The public transport is extensive, efficient, and affordable. Museums are generally inexpensive and often free for students. Even lunch in Cannes can be an affordable luxury, if you take a fresh sandwich from the boulangerie to one of the impressively well-maintained public beaches.

As the days pass, so do my nerves. Little by little my French returns, reassuring me that it was there all along, it just wanted a little attention. And as I get to know this vibrant, alluring region, the door to the vault, where all my travel know-how, independence, and curiosity seems to live, slowly but surely swings open.
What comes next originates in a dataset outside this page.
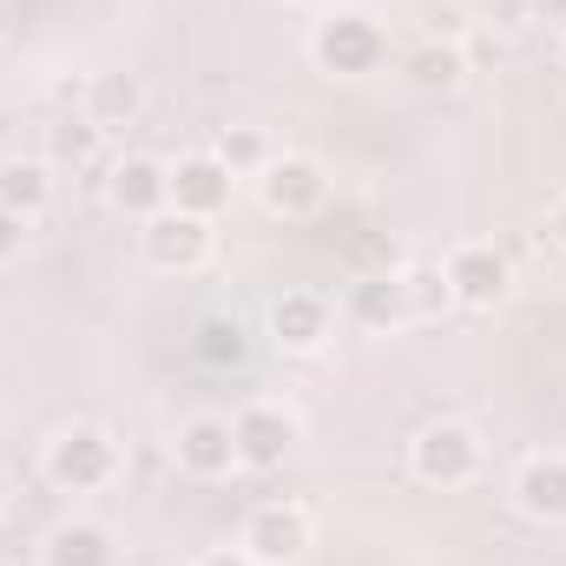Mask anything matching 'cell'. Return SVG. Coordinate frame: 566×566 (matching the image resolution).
Here are the masks:
<instances>
[{"mask_svg": "<svg viewBox=\"0 0 566 566\" xmlns=\"http://www.w3.org/2000/svg\"><path fill=\"white\" fill-rule=\"evenodd\" d=\"M310 53H316L323 73H336V80H363V73H376V66L389 60V33H382L369 13H329V20L316 27Z\"/></svg>", "mask_w": 566, "mask_h": 566, "instance_id": "1", "label": "cell"}, {"mask_svg": "<svg viewBox=\"0 0 566 566\" xmlns=\"http://www.w3.org/2000/svg\"><path fill=\"white\" fill-rule=\"evenodd\" d=\"M119 474V448L106 428H66L60 441H46V481L66 494H93Z\"/></svg>", "mask_w": 566, "mask_h": 566, "instance_id": "2", "label": "cell"}, {"mask_svg": "<svg viewBox=\"0 0 566 566\" xmlns=\"http://www.w3.org/2000/svg\"><path fill=\"white\" fill-rule=\"evenodd\" d=\"M409 468L428 488H468L474 468H481V441H474V428H461V422H428L409 441Z\"/></svg>", "mask_w": 566, "mask_h": 566, "instance_id": "3", "label": "cell"}, {"mask_svg": "<svg viewBox=\"0 0 566 566\" xmlns=\"http://www.w3.org/2000/svg\"><path fill=\"white\" fill-rule=\"evenodd\" d=\"M231 441H238V468L271 474V468L290 461V448H296V416L277 409V402H251V409L231 422Z\"/></svg>", "mask_w": 566, "mask_h": 566, "instance_id": "4", "label": "cell"}, {"mask_svg": "<svg viewBox=\"0 0 566 566\" xmlns=\"http://www.w3.org/2000/svg\"><path fill=\"white\" fill-rule=\"evenodd\" d=\"M145 258L158 271H198L211 258V218H191V211H158L145 218Z\"/></svg>", "mask_w": 566, "mask_h": 566, "instance_id": "5", "label": "cell"}, {"mask_svg": "<svg viewBox=\"0 0 566 566\" xmlns=\"http://www.w3.org/2000/svg\"><path fill=\"white\" fill-rule=\"evenodd\" d=\"M244 554H251L258 566H296L303 554H310V514L290 507V501L258 507L251 527H244Z\"/></svg>", "mask_w": 566, "mask_h": 566, "instance_id": "6", "label": "cell"}, {"mask_svg": "<svg viewBox=\"0 0 566 566\" xmlns=\"http://www.w3.org/2000/svg\"><path fill=\"white\" fill-rule=\"evenodd\" d=\"M448 290H454V303H468V310H494L501 296H507V258L494 251V244H461L448 264Z\"/></svg>", "mask_w": 566, "mask_h": 566, "instance_id": "7", "label": "cell"}, {"mask_svg": "<svg viewBox=\"0 0 566 566\" xmlns=\"http://www.w3.org/2000/svg\"><path fill=\"white\" fill-rule=\"evenodd\" d=\"M231 171L211 158V151H191L171 165V211H191V218H218L231 205Z\"/></svg>", "mask_w": 566, "mask_h": 566, "instance_id": "8", "label": "cell"}, {"mask_svg": "<svg viewBox=\"0 0 566 566\" xmlns=\"http://www.w3.org/2000/svg\"><path fill=\"white\" fill-rule=\"evenodd\" d=\"M323 198H329V178L316 158H271L264 165V205L277 218H310Z\"/></svg>", "mask_w": 566, "mask_h": 566, "instance_id": "9", "label": "cell"}, {"mask_svg": "<svg viewBox=\"0 0 566 566\" xmlns=\"http://www.w3.org/2000/svg\"><path fill=\"white\" fill-rule=\"evenodd\" d=\"M106 198L126 211V218H158L165 205H171V165H158V158H119L113 165V178H106Z\"/></svg>", "mask_w": 566, "mask_h": 566, "instance_id": "10", "label": "cell"}, {"mask_svg": "<svg viewBox=\"0 0 566 566\" xmlns=\"http://www.w3.org/2000/svg\"><path fill=\"white\" fill-rule=\"evenodd\" d=\"M178 468H185V474H198V481L231 474V468H238L231 422H218V416H191V422L178 428Z\"/></svg>", "mask_w": 566, "mask_h": 566, "instance_id": "11", "label": "cell"}, {"mask_svg": "<svg viewBox=\"0 0 566 566\" xmlns=\"http://www.w3.org/2000/svg\"><path fill=\"white\" fill-rule=\"evenodd\" d=\"M514 501L527 521H566V461L560 454H534L521 474H514Z\"/></svg>", "mask_w": 566, "mask_h": 566, "instance_id": "12", "label": "cell"}, {"mask_svg": "<svg viewBox=\"0 0 566 566\" xmlns=\"http://www.w3.org/2000/svg\"><path fill=\"white\" fill-rule=\"evenodd\" d=\"M271 336H277L283 349H323V336H329V303L310 296V290H283L277 303H271Z\"/></svg>", "mask_w": 566, "mask_h": 566, "instance_id": "13", "label": "cell"}, {"mask_svg": "<svg viewBox=\"0 0 566 566\" xmlns=\"http://www.w3.org/2000/svg\"><path fill=\"white\" fill-rule=\"evenodd\" d=\"M40 554H46V566H113V560H119L113 534H106V527H93V521H66V527H53Z\"/></svg>", "mask_w": 566, "mask_h": 566, "instance_id": "14", "label": "cell"}, {"mask_svg": "<svg viewBox=\"0 0 566 566\" xmlns=\"http://www.w3.org/2000/svg\"><path fill=\"white\" fill-rule=\"evenodd\" d=\"M349 316H356L363 329H396V323L409 316L402 277H389V271H376V277H356V283H349Z\"/></svg>", "mask_w": 566, "mask_h": 566, "instance_id": "15", "label": "cell"}, {"mask_svg": "<svg viewBox=\"0 0 566 566\" xmlns=\"http://www.w3.org/2000/svg\"><path fill=\"white\" fill-rule=\"evenodd\" d=\"M145 106L139 80L133 73H93V86H86V119L99 126V133H113V126H133Z\"/></svg>", "mask_w": 566, "mask_h": 566, "instance_id": "16", "label": "cell"}, {"mask_svg": "<svg viewBox=\"0 0 566 566\" xmlns=\"http://www.w3.org/2000/svg\"><path fill=\"white\" fill-rule=\"evenodd\" d=\"M46 198H53V165L46 158H0V205L7 211L33 218V211H46Z\"/></svg>", "mask_w": 566, "mask_h": 566, "instance_id": "17", "label": "cell"}, {"mask_svg": "<svg viewBox=\"0 0 566 566\" xmlns=\"http://www.w3.org/2000/svg\"><path fill=\"white\" fill-rule=\"evenodd\" d=\"M191 349H198V363L231 369V363H244V356H251V329H244L238 316H205V323L191 329Z\"/></svg>", "mask_w": 566, "mask_h": 566, "instance_id": "18", "label": "cell"}, {"mask_svg": "<svg viewBox=\"0 0 566 566\" xmlns=\"http://www.w3.org/2000/svg\"><path fill=\"white\" fill-rule=\"evenodd\" d=\"M409 80H416L422 93H454V86L468 80V53L448 46V40H428V46L409 53Z\"/></svg>", "mask_w": 566, "mask_h": 566, "instance_id": "19", "label": "cell"}, {"mask_svg": "<svg viewBox=\"0 0 566 566\" xmlns=\"http://www.w3.org/2000/svg\"><path fill=\"white\" fill-rule=\"evenodd\" d=\"M99 139H106V133H99L86 113H80V119L66 113V119H53V126H46V165H73V171H80V165H93V158H99Z\"/></svg>", "mask_w": 566, "mask_h": 566, "instance_id": "20", "label": "cell"}, {"mask_svg": "<svg viewBox=\"0 0 566 566\" xmlns=\"http://www.w3.org/2000/svg\"><path fill=\"white\" fill-rule=\"evenodd\" d=\"M211 158H218L231 178H251V171H264V165H271V145H264V133H258V126H224Z\"/></svg>", "mask_w": 566, "mask_h": 566, "instance_id": "21", "label": "cell"}, {"mask_svg": "<svg viewBox=\"0 0 566 566\" xmlns=\"http://www.w3.org/2000/svg\"><path fill=\"white\" fill-rule=\"evenodd\" d=\"M402 296H409V316H441V310L454 303L441 264H409V271H402Z\"/></svg>", "mask_w": 566, "mask_h": 566, "instance_id": "22", "label": "cell"}, {"mask_svg": "<svg viewBox=\"0 0 566 566\" xmlns=\"http://www.w3.org/2000/svg\"><path fill=\"white\" fill-rule=\"evenodd\" d=\"M20 244H27V218L0 205V264H7V258H20Z\"/></svg>", "mask_w": 566, "mask_h": 566, "instance_id": "23", "label": "cell"}, {"mask_svg": "<svg viewBox=\"0 0 566 566\" xmlns=\"http://www.w3.org/2000/svg\"><path fill=\"white\" fill-rule=\"evenodd\" d=\"M488 20L501 33H514V27H527V0H488Z\"/></svg>", "mask_w": 566, "mask_h": 566, "instance_id": "24", "label": "cell"}, {"mask_svg": "<svg viewBox=\"0 0 566 566\" xmlns=\"http://www.w3.org/2000/svg\"><path fill=\"white\" fill-rule=\"evenodd\" d=\"M198 566H258V560H251L244 547H211V554H205Z\"/></svg>", "mask_w": 566, "mask_h": 566, "instance_id": "25", "label": "cell"}, {"mask_svg": "<svg viewBox=\"0 0 566 566\" xmlns=\"http://www.w3.org/2000/svg\"><path fill=\"white\" fill-rule=\"evenodd\" d=\"M527 20H566V0H527Z\"/></svg>", "mask_w": 566, "mask_h": 566, "instance_id": "26", "label": "cell"}, {"mask_svg": "<svg viewBox=\"0 0 566 566\" xmlns=\"http://www.w3.org/2000/svg\"><path fill=\"white\" fill-rule=\"evenodd\" d=\"M547 238H554V244H560V251H566V198H560V205H554V218H547Z\"/></svg>", "mask_w": 566, "mask_h": 566, "instance_id": "27", "label": "cell"}, {"mask_svg": "<svg viewBox=\"0 0 566 566\" xmlns=\"http://www.w3.org/2000/svg\"><path fill=\"white\" fill-rule=\"evenodd\" d=\"M0 33H7V7H0Z\"/></svg>", "mask_w": 566, "mask_h": 566, "instance_id": "28", "label": "cell"}, {"mask_svg": "<svg viewBox=\"0 0 566 566\" xmlns=\"http://www.w3.org/2000/svg\"><path fill=\"white\" fill-rule=\"evenodd\" d=\"M0 507H7V481H0Z\"/></svg>", "mask_w": 566, "mask_h": 566, "instance_id": "29", "label": "cell"}, {"mask_svg": "<svg viewBox=\"0 0 566 566\" xmlns=\"http://www.w3.org/2000/svg\"><path fill=\"white\" fill-rule=\"evenodd\" d=\"M296 7H303V0H296Z\"/></svg>", "mask_w": 566, "mask_h": 566, "instance_id": "30", "label": "cell"}, {"mask_svg": "<svg viewBox=\"0 0 566 566\" xmlns=\"http://www.w3.org/2000/svg\"><path fill=\"white\" fill-rule=\"evenodd\" d=\"M0 566H7V560H0Z\"/></svg>", "mask_w": 566, "mask_h": 566, "instance_id": "31", "label": "cell"}]
</instances>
As always, there are friends to be made in the dorm rooms, boutiques to stumble upon in the streets, local treats to taste and little pieces of myself I didn’t know existed, waiting for me to find them, out in the big wide world.

When I open up more, so does the vault. The pandemic isn’t over yet and the world remains an uncertain place to exist - in fact the wider world remains anything but peaceful. But it’s difficult, when you’re sitting on the beach with your sandwich, watching waves crash, and children play, just as they’ve always done, not to hope that soon, maybe just on that blue horizon, is a time when we’ll all feel at home again, not just where we live, where we work, or in Starbucks at Dublin Airport, but in the world.